Document extract:
Re: WIP: Pg_upgrade - page layout converter (PLC) hook

From

Tom Lane

Date:

15 April 2008, 13:15:51

Heikki Linnakangas <heikki@enterprisedb.com> writes:
> Zdenek Kotala wrote:
>> I attached patch which implemented page layout converter (PLC) hook. It
>> is base stone for in-place upgrade.

> I agree it's an important piece of the puzzle, but not the most 
> complicated one by far.

In fact, it's not even worth thinking about at this stage, because you
couldn't meaningfully use or test it before you have dealt with catalog
update issues.

Even more to the point, we already had consensus that we would try to
avoid page-level changes once we had a working migration solution,
so it's not clear that there will ever be a big need for page layout
conversion.

I think this patch is a complete waste of effort at this stage, and
should not be considered for application until we have a context in
which we could meaningfully test it.
        regards, tom lane

Re: WIP: Pg_upgrade - page layout converter (PLC) hook

From

Zdenek Kotala

Date:

15 April 2008, 16:38:29

Thanks for your comment. See my comments inline:

Heikki Linnakangas napsal(a):
> Zdenek Kotala wrote:
>> I attached patch which implemented page layout converter (PLC) hook. It
>> is base stone for in-place upgrade.
> 
> I agree it's an important piece of the puzzle, but not the most 
> complicated one by far. How will you deal with catalog changes for 
> example? I'm going to assume that you'll use pg_migrator for that, and 
> this page layout conversion is just the final step of the migration and 
> all the other things like the catalog, clog, config file etc. have 
> already been converted.

Required work:
1/ In the pg_upgrade thread, rename "catalog" to "schema" and write out the passage starting with "Heikki Linnakangas <heikki@enterprisedb.com>" and going on through "update issues.".
2/ According to the pg_upgrade thread, when does Tom Lane think the patch should be considered for application?
3/ Carry on the pg_upgrade thread from the point where it stops.

[Lines of data]
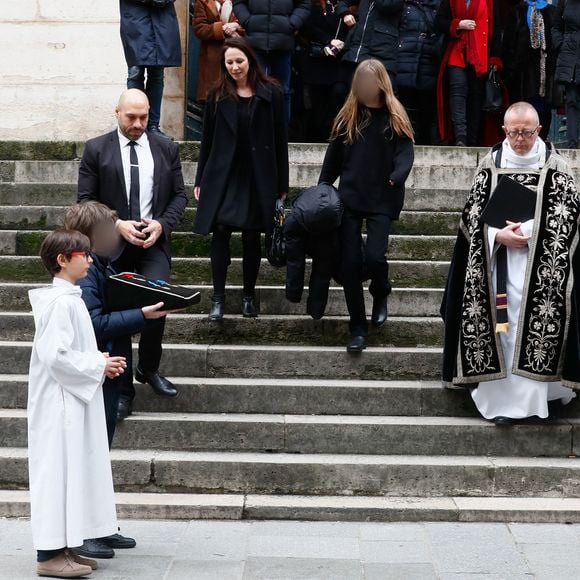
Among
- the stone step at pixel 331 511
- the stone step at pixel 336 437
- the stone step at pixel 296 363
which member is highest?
the stone step at pixel 296 363

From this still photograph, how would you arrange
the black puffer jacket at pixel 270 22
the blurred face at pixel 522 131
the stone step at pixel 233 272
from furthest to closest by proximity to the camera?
the black puffer jacket at pixel 270 22 → the stone step at pixel 233 272 → the blurred face at pixel 522 131

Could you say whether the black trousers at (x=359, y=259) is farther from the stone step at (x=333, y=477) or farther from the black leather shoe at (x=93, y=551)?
the black leather shoe at (x=93, y=551)

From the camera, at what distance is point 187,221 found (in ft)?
29.9

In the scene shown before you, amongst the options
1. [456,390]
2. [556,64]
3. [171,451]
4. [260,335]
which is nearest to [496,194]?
[456,390]

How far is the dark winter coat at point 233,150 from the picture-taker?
7.82m

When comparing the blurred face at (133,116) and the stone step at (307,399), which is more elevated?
the blurred face at (133,116)

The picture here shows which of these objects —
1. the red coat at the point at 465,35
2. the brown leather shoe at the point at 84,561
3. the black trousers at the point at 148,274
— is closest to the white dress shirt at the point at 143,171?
the black trousers at the point at 148,274

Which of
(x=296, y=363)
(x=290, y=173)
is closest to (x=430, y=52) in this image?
(x=290, y=173)

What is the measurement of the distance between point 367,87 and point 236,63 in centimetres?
85

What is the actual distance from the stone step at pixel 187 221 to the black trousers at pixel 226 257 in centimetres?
125

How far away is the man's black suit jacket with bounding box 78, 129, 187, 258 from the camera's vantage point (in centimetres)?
709

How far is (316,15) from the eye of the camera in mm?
11008

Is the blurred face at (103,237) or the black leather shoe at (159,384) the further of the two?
the black leather shoe at (159,384)

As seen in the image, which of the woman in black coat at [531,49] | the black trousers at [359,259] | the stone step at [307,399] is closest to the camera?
the stone step at [307,399]
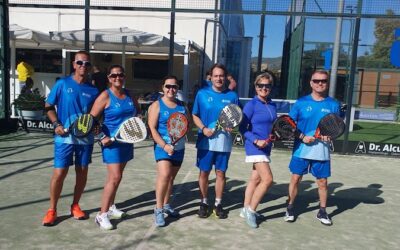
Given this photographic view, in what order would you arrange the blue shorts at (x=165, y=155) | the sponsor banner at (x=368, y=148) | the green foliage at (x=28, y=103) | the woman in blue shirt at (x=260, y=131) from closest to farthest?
the blue shorts at (x=165, y=155)
the woman in blue shirt at (x=260, y=131)
the sponsor banner at (x=368, y=148)
the green foliage at (x=28, y=103)

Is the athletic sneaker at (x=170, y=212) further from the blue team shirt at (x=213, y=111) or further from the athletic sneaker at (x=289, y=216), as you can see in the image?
the athletic sneaker at (x=289, y=216)

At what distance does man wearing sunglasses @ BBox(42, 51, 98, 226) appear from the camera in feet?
13.6

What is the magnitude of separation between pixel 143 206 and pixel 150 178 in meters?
1.36

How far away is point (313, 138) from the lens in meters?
4.49

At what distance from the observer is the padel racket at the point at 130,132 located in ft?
13.5

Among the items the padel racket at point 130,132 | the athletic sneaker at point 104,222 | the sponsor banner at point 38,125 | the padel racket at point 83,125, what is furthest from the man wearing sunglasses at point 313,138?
the sponsor banner at point 38,125

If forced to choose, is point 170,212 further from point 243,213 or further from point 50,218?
point 50,218

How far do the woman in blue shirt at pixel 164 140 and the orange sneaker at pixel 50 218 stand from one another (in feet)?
3.29

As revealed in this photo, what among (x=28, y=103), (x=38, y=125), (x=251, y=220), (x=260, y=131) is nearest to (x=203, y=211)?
(x=251, y=220)

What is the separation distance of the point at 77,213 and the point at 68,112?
1.07m

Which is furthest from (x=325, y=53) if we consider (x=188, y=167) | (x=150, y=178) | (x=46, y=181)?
(x=46, y=181)

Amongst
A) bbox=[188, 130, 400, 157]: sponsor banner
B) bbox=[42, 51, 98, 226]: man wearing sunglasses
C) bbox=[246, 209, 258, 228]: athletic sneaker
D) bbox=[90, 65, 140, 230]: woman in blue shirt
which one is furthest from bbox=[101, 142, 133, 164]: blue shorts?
bbox=[188, 130, 400, 157]: sponsor banner

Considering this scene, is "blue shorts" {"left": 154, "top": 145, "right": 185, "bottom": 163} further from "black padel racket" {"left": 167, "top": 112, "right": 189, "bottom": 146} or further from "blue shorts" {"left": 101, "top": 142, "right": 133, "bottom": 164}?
"blue shorts" {"left": 101, "top": 142, "right": 133, "bottom": 164}

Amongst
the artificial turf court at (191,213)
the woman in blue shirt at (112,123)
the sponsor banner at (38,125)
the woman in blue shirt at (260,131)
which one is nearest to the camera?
the artificial turf court at (191,213)
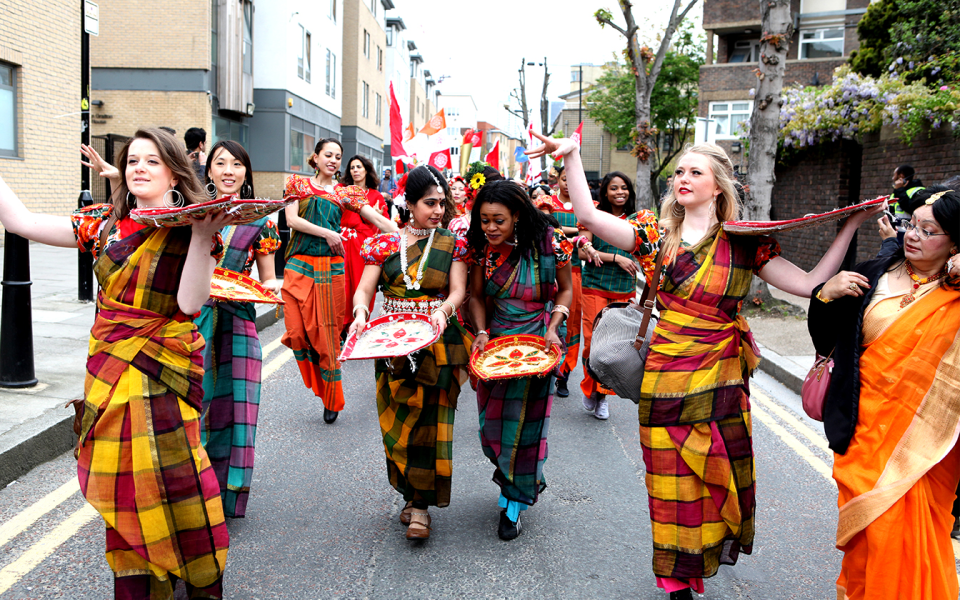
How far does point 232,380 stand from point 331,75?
3311 cm

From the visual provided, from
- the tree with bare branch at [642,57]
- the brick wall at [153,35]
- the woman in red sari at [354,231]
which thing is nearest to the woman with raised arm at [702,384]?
the woman in red sari at [354,231]

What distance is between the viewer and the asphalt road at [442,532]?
3500 mm

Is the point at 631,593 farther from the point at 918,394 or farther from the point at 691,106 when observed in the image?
the point at 691,106

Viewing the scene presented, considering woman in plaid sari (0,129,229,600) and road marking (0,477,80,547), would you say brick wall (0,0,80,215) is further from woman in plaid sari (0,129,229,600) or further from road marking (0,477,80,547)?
woman in plaid sari (0,129,229,600)

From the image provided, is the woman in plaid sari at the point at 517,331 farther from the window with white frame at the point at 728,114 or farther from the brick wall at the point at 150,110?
the window with white frame at the point at 728,114

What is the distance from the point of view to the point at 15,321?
560 centimetres

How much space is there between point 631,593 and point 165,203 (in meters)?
2.52

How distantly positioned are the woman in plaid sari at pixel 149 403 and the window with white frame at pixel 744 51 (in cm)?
3662

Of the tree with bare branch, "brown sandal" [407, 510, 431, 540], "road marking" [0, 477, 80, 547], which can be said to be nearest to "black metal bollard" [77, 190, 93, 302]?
"road marking" [0, 477, 80, 547]

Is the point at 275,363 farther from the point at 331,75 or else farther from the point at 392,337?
the point at 331,75

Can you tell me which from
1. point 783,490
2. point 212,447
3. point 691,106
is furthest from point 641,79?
point 691,106

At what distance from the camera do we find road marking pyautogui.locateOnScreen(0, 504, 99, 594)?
339 centimetres

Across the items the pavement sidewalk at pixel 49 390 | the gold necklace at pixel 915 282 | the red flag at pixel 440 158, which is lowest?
the pavement sidewalk at pixel 49 390

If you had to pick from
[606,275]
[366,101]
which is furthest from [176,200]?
[366,101]
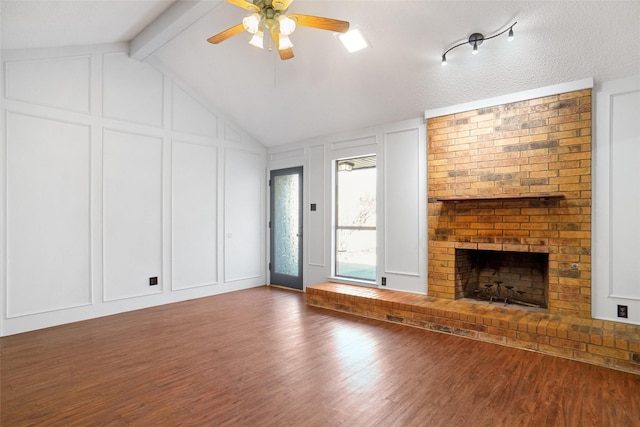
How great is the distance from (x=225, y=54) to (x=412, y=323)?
14.2 feet

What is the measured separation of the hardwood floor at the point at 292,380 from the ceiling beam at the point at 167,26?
141 inches

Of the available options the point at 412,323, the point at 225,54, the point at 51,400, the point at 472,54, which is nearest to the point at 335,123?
the point at 225,54

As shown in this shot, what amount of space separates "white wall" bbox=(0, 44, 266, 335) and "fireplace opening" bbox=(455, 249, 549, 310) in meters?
3.87

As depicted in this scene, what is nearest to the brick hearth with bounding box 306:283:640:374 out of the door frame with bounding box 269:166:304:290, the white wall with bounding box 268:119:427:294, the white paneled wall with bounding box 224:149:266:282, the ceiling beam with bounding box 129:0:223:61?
the white wall with bounding box 268:119:427:294

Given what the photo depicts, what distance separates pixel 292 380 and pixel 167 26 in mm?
4102

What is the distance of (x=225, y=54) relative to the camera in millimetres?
4594

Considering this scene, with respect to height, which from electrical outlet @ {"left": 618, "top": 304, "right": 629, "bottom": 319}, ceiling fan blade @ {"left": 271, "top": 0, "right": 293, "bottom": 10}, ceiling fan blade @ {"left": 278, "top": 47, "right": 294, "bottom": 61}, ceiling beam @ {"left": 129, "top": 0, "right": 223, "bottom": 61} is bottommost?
electrical outlet @ {"left": 618, "top": 304, "right": 629, "bottom": 319}

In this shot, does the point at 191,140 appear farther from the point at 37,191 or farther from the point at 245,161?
the point at 37,191

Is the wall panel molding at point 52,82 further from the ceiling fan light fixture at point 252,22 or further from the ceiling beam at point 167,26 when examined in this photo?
the ceiling fan light fixture at point 252,22

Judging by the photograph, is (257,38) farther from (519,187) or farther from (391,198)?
(519,187)

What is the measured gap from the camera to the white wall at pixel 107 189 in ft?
12.7

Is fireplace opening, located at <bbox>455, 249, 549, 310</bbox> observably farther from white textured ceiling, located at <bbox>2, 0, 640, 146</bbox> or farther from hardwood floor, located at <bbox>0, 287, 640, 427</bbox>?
white textured ceiling, located at <bbox>2, 0, 640, 146</bbox>

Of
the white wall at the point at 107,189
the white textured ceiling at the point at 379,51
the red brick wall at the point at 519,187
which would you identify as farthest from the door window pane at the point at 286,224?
the red brick wall at the point at 519,187

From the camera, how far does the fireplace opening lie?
4.02 m
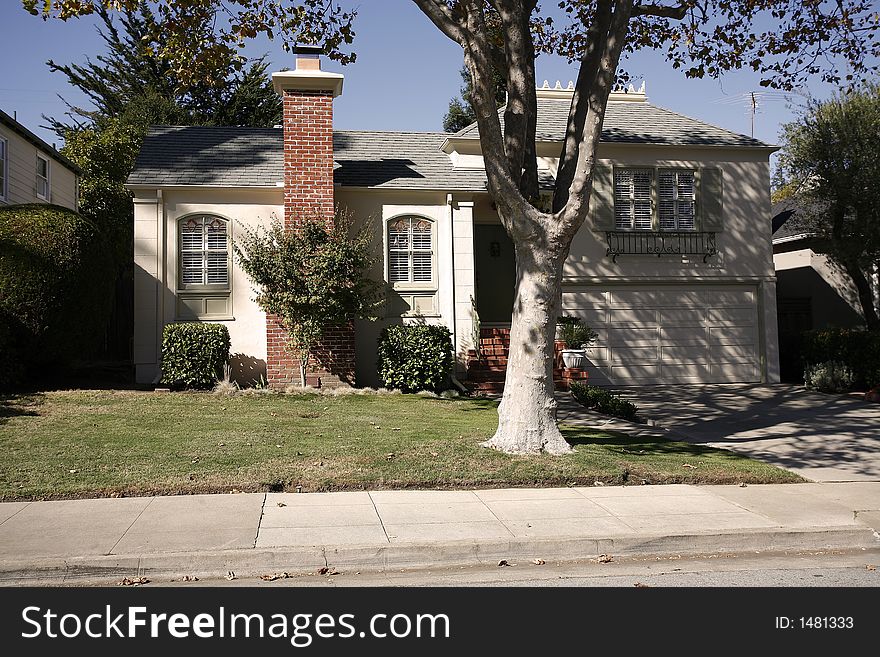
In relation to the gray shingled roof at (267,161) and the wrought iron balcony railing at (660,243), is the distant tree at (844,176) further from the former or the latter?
the gray shingled roof at (267,161)

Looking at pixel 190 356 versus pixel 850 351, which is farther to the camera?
pixel 850 351

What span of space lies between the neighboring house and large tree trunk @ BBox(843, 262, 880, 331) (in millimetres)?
20785

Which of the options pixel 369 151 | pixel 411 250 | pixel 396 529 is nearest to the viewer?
pixel 396 529

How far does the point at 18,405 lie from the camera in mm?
11969

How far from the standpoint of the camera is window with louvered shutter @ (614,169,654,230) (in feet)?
63.4

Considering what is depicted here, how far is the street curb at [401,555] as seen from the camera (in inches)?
224

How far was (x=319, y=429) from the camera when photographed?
36.0ft

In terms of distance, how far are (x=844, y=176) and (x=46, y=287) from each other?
1805 centimetres

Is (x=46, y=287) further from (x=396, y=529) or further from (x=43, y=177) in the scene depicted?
(x=396, y=529)

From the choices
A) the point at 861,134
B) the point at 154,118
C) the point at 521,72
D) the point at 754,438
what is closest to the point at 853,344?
the point at 861,134

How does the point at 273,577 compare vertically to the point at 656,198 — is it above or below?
below

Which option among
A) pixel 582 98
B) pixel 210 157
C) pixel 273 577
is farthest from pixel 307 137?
pixel 273 577
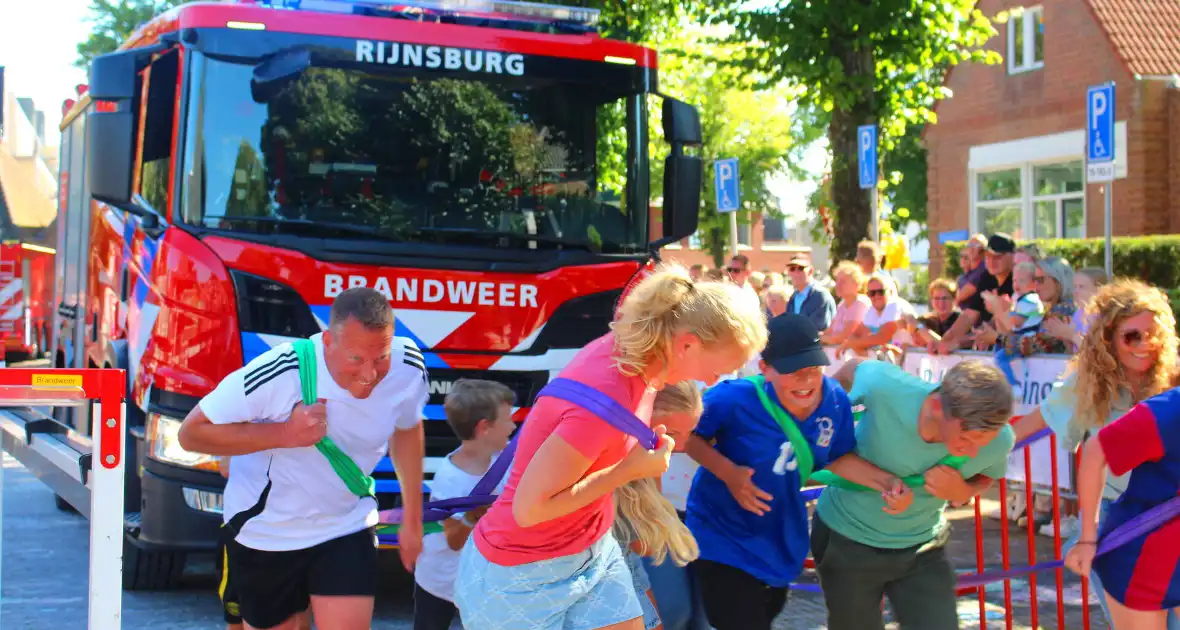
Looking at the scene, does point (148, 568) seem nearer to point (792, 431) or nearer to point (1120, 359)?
point (792, 431)

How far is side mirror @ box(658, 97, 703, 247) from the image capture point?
7695 mm

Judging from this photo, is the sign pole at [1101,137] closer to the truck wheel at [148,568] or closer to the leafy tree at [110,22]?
the truck wheel at [148,568]

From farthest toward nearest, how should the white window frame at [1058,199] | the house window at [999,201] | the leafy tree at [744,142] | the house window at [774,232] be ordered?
1. the house window at [774,232]
2. the leafy tree at [744,142]
3. the house window at [999,201]
4. the white window frame at [1058,199]

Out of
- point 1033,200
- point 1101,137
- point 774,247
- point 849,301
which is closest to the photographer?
point 1101,137

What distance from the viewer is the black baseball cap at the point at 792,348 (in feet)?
14.6

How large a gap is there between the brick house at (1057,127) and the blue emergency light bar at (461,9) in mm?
19754

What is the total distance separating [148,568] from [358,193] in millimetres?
A: 2394

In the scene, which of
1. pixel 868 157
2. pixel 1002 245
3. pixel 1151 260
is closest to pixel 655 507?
pixel 1002 245

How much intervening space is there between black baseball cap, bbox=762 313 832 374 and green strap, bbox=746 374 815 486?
168 mm

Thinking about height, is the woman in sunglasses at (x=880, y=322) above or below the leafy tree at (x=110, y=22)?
below

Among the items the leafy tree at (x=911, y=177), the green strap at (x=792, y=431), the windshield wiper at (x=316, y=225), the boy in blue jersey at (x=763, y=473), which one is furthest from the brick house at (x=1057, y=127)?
the green strap at (x=792, y=431)

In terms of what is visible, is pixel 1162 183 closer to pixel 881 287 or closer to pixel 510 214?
pixel 881 287

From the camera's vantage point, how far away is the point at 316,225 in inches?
267

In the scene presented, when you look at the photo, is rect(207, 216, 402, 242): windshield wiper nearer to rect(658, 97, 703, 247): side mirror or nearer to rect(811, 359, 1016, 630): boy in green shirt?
rect(658, 97, 703, 247): side mirror
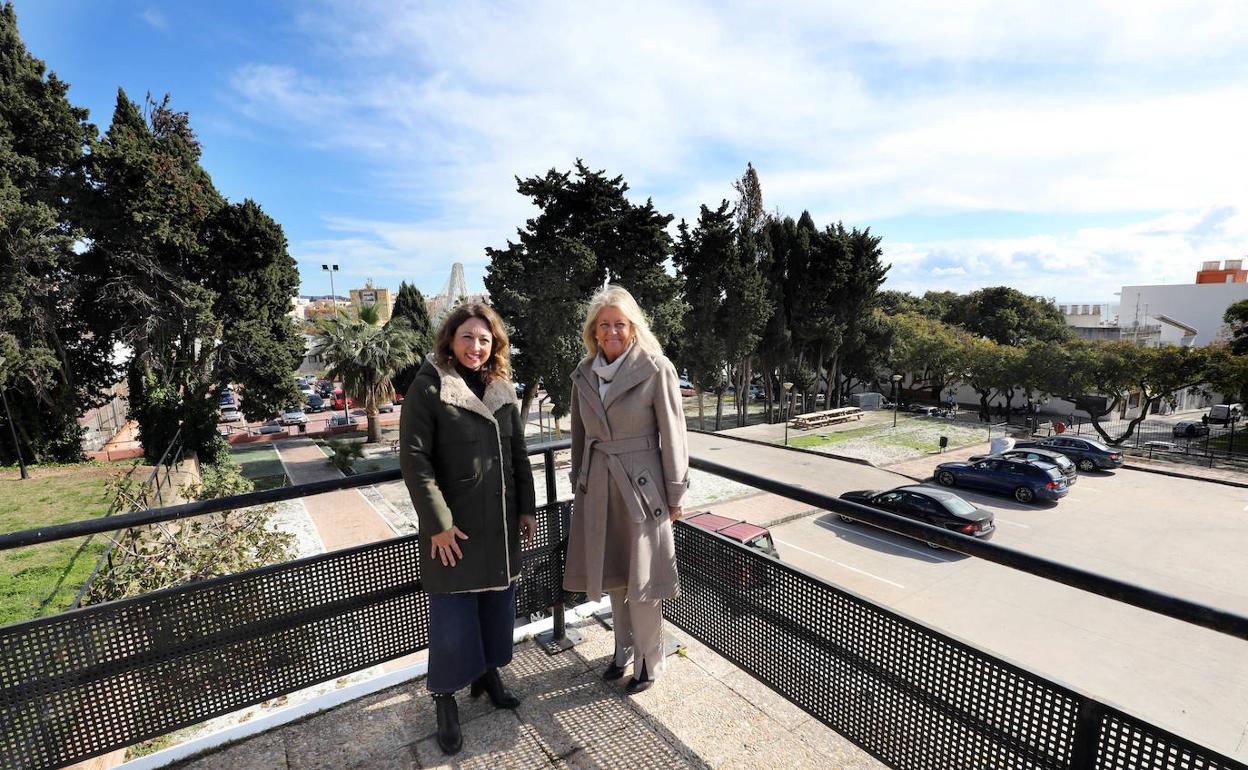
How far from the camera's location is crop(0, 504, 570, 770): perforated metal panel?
5.77ft

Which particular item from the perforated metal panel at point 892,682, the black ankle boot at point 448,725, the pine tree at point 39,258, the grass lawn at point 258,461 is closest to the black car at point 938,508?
the perforated metal panel at point 892,682

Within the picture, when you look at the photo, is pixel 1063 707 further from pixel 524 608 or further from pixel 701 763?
pixel 524 608

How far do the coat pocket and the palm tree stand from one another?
68.5 feet

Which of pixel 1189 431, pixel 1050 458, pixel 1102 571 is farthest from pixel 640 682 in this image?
pixel 1189 431

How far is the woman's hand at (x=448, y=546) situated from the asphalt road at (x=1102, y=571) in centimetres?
413

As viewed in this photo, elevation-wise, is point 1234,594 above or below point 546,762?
below

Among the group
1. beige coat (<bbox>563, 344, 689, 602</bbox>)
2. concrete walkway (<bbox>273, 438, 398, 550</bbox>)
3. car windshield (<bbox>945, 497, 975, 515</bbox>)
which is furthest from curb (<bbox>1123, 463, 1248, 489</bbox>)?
beige coat (<bbox>563, 344, 689, 602</bbox>)

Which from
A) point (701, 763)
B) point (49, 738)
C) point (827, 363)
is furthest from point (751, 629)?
point (827, 363)

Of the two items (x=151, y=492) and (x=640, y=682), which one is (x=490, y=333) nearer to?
(x=640, y=682)

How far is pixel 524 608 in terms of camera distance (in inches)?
106

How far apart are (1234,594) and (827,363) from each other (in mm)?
22659

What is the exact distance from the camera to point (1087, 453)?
65.3ft

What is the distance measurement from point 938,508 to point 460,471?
1266cm

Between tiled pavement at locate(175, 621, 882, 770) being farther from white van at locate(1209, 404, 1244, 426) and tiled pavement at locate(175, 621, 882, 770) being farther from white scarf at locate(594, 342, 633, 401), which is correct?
white van at locate(1209, 404, 1244, 426)
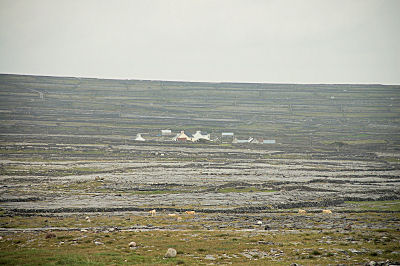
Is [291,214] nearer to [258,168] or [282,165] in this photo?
[258,168]

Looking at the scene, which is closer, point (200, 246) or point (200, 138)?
point (200, 246)

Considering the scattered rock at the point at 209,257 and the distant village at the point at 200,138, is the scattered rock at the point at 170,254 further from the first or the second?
the distant village at the point at 200,138

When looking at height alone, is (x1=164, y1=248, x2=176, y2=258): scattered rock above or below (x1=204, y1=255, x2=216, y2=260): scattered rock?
above

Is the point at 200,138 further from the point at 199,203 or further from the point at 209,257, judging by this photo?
the point at 209,257

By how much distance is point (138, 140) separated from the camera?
389 ft

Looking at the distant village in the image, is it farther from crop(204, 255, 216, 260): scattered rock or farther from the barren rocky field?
crop(204, 255, 216, 260): scattered rock

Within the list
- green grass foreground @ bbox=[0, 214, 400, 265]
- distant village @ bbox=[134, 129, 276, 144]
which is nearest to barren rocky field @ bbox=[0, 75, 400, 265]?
green grass foreground @ bbox=[0, 214, 400, 265]

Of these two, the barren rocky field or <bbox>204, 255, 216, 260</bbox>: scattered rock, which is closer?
<bbox>204, 255, 216, 260</bbox>: scattered rock

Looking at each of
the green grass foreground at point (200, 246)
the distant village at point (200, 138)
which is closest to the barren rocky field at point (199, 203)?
the green grass foreground at point (200, 246)

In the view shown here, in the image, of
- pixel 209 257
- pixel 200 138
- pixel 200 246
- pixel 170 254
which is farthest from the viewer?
pixel 200 138

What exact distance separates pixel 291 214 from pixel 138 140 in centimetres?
8908

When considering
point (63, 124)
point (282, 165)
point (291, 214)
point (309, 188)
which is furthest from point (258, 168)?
point (63, 124)

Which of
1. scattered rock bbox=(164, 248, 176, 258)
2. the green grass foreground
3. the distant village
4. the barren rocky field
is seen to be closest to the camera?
the green grass foreground

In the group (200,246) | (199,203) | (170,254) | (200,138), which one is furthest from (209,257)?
(200,138)
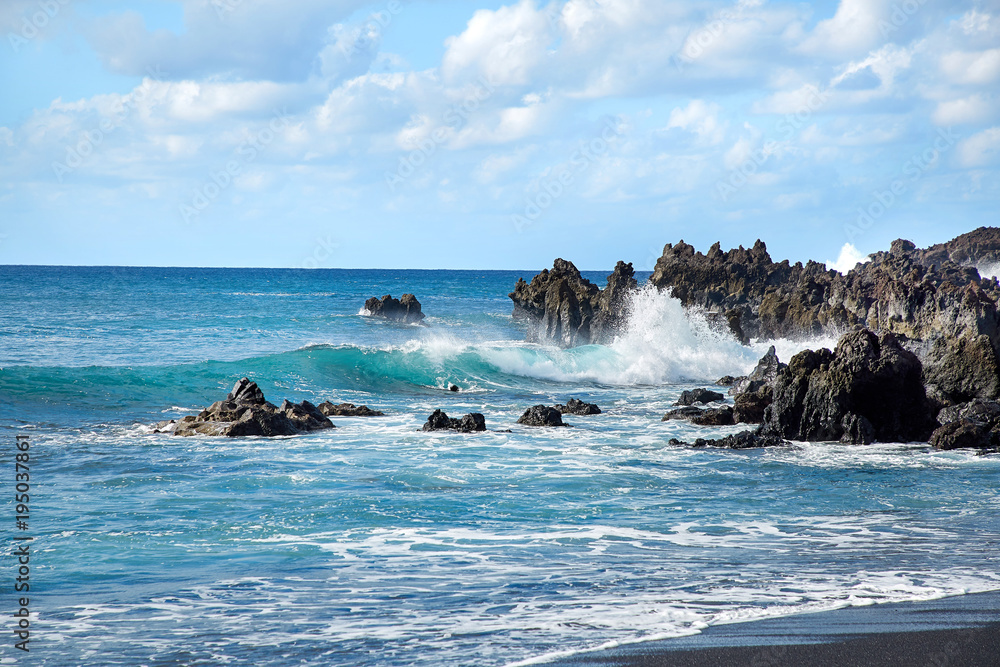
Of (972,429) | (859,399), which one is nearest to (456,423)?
(859,399)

Answers per task:
1/
Heikki Linnakangas <heikki@enterprisedb.com> writes:
> Zdenek Kotala wrote:
>> I attached patch which implemented page layout converter (PLC) hook. It
>> is base stone for in-place upgrade.

> I agree it's an important piece of the puzzle, but not the most 
> complicated one by far.

In fact, it's not even worth thinking about at this stage, because you
couldn't meaningfully use or test it before you have dealt with schema
update issues.

2/ Only once there is a context in which it could be meaningfully tested.

3/
I'm sorry I forgot to link to my original proposal. 
http://archives.postgresql.org/pgsql-hackers/2007-07/msg00057.php

I agree is that it is easiest part, but it is base for my work and upgrade in 
place itself. Final state should have everything inside postgres include catalog 
conversion. New version should startup on old cluster and converted data "on the 
fly".

For testing I'm currently use my own ksh script which is similar to pg_migrator, 
because I need database with upgraded catalog. And you cannot upgrade catalog 
internally until you are not able to convert page layout. egg chicken problem

> I would suggest starting with putting some serious effort into 
> pg_migrator. This page layout conversion is actually pretty trivial 
> compared to all that, and even more so if you can get the page layout 
> conversion working in pg_migrator first.

By my opinion pg_migrator is good workaround but it is not suitable for real 
production. For example TOAST relid protection is dirty hack and you have 
problem with tablespaces and so on...

> Which versions do you plan to support, initially?

Currently I'm able to upgrade from 8.1, 8.2 to 8.3, 8.4. It means conversion 
between layout version 3 and 4. I'm verifying PLC now and when this part will be 
ready it is very easy to implement others as well.

>> How it works:
>>
>> When PLC module is loaded, then for each page which does not have 
>> native page version conversion routine is called. Buffer is mark as a 
>> dirty and upgraded page is inserted into WAL.
> 
> I would suggest delegating the WAL logging to the PLC module. In some 
> cases it's going to be just a matter of changing

I rejected this idea. PLC function should be used separately. Put WAL logging 
inside makes stronger dependency by my opinion.

>> Performance:
>>
>> I executed "select count(*) from table" on 2,2GB table (4671039 rows) 
>> (without any tunning) and with conversion 2033s (34min) and after 
>> conversion and server restart 31s (0,5min).
> 
> Wow, that's a big slowdown. Where's the time spent? Is it the extra I/O 
> of rewriting the table?

Not idea yet. I going to test it. But I guess that it is I/O problem. Each page 
is written twice.

>> Request for comments:
>>
>> 1) I not sure if calling log_newpage is correct.
>>
>>   a) Calling from storage something in access method seems to me as 
>> bad think. I'm thinking to move log_newpage to storage, but it invokes 
>> more question about placement, RM ...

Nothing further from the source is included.